───── SOURCE PASSAGE ─────
The first route use a special version of the html function, it's only a slight improvement but I really like that way of doing things. There's plenty of other possible use cases though, but that should be enough for this post.

P.S.: I know the title isn't correct, but it sounds way better than A Recursive Walk on Strings Contained in Arbitrary Nested Data Structures.

2010-01-12

Documenting Clojure Code

Clojure is a truly amazing language and still a very young one. There is already a substantial quantity of documentation available for Clojure and some of its libraries. Yet, when talking about documentation, some is not enough. Sure, there's the REPL with all its bells and whistles, but sometimes I prefer to navigate through a well formatted API document using a browser. There's already some solutions for this, one on which I worked for the defunct Compojure website (which was based on similar code for Clojure) and another more serious attempt in clojure-contrib, gen-html-docs by Craig Andera. This library only output HTML and there arise a small (but annoying) problem: not all projects have their documentation formatted in HTML. For example, the new Compojure website runs on DokuWiki which have its own syntax and Gitorious integrated Wiki, used for ClojureQL, is using Markdown. If only every Wiki engine would understand Creole!

clj-doc

To be able to solve the above problem, I decided to start a new project called clj-doc. For now it's pretty much just a weekend coding session, but I'll continue to work on it so that one day it will be the best tool available to generate documentation for Clojure code. The basic usage is done through the gen-doc macro.

user> (use 'clj-doc)
nil
user> (gen-doc clj-doc.utils)
("<!DOCTYPE html ...Documentation for clj-doc.utils...")

This gives us a sequence of strings being the rendered output of each namespaces given using the default markup language. Namespaces could also be grouped using nested sequences, for now clj-doc support only one level of nesting. Another notable feature is that namespace groups can be specified using regular expressions. Here's an example demonstrating all these methods at once.

user> (use 'clojure.contrib.pprint)
nil
user> (pprint (gen-doc clj-doc
                       (clj-doc.markups clj-doc.generator clj-doc.utils)
───── LISTED ENTRIES ─────
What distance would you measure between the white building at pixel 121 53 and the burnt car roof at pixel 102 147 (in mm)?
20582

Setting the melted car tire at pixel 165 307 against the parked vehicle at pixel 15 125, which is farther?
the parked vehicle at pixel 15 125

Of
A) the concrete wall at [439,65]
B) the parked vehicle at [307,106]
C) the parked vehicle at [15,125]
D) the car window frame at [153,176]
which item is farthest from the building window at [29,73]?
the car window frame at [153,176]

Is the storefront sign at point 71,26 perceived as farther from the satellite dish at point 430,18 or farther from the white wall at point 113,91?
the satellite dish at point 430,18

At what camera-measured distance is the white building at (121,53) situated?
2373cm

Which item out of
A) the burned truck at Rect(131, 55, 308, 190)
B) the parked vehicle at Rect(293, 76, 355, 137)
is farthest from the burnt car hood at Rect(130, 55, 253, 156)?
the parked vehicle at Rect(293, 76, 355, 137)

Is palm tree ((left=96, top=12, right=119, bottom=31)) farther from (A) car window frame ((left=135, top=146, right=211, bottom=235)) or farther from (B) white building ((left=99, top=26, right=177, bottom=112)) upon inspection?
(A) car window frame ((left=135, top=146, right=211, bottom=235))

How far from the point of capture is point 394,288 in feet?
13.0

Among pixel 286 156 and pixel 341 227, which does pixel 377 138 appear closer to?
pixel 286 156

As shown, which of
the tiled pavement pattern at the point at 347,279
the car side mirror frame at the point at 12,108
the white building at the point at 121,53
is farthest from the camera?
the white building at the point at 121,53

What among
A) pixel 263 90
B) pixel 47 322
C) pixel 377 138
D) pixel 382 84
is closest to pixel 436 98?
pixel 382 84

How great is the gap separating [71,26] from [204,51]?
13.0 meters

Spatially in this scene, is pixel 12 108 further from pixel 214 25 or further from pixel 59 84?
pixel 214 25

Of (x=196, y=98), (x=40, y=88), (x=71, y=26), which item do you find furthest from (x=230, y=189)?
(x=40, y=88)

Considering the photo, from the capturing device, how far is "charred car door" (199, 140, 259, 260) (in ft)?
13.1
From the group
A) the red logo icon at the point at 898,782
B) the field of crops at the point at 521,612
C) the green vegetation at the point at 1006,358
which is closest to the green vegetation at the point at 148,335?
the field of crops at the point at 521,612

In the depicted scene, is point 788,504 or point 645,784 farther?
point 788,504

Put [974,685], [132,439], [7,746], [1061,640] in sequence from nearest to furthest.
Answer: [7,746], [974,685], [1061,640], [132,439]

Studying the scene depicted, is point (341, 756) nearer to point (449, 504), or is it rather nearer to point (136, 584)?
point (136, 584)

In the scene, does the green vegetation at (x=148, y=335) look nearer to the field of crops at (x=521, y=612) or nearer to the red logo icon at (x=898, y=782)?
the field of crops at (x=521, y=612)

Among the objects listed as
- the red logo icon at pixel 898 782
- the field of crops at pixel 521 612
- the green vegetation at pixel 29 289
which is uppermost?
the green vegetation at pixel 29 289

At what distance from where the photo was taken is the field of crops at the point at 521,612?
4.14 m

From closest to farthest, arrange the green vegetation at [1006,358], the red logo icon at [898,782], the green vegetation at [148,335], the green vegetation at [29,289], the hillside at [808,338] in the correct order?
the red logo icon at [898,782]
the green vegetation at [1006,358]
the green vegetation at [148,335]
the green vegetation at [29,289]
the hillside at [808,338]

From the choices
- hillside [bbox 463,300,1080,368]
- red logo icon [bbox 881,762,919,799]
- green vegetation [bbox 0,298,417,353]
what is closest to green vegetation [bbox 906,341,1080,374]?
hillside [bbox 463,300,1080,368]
─────
*PROBLEMS AND TASKS:*
A: In the post about documenting Clojure code, what markup language does the Gitorious integrated Wiki used for ClojureQL use?
B: Carry on the post about documenting Clojure code, picking up right after its last line.

*ANSWERS FOR THE EXERCISE:*
A: Markdown.

B:
                       #"clj-doc\.markups\."))
("<!DOCTYPE html ...Documentation for clj-doc..."
 "<!DOCTYPE html ...Documentation for clj-doc.markups, clj-doc.generator, clj-doc.utils..."
 "<!DOCTYPE html ...Documentation for clj-doc.markups.creole, clj-doc.markups.dokuwiki, ...")

Writing to Files

Usually you would want to write the documentation for your library to a file. I've added basic support for this with the gen-doc-to-file macro. It behaves exactly as gen-doc but writes each of the resulting documentation strings to a file.

user> (gen-doc-to-file "~/test.html" clj-doc)
nil

If you use more than one group of namespaces, this macro will write them into multiple files that will be numbered starting with zero by appending a number before the last dot if there's one, at the end otherwise. I intend to make this argument a format string where you can specify more complex filenames in a next version. So, if you got any ideas about how to design or implement such feature, I encourage you to add a comment to this post.

Supported Markups

Up until now, we've only been using the default output markup. The main point of this library being generating something else than HTML, we better have a way to use another markup language. Before talking about how to do that, lets look under the hood.

(ns clj-doc.markups.creole
  "Creole markup."
  (use clj-doc.markups))

(defmarkup
  #^{:doc "Creole markup."}
  creole
  :title        #(str "\n= "     %     " =")
  :namespace    #(str "\n== "    %    " ==")
  :section      #(str "\n=== "   %1  " ===\n" %2)
  :var-name     #(str "\n==== "  %  " ====")
  :var-arglist  #(str "\n**" % "**\\\\")
  :var-doc      #(str "\n\n" %))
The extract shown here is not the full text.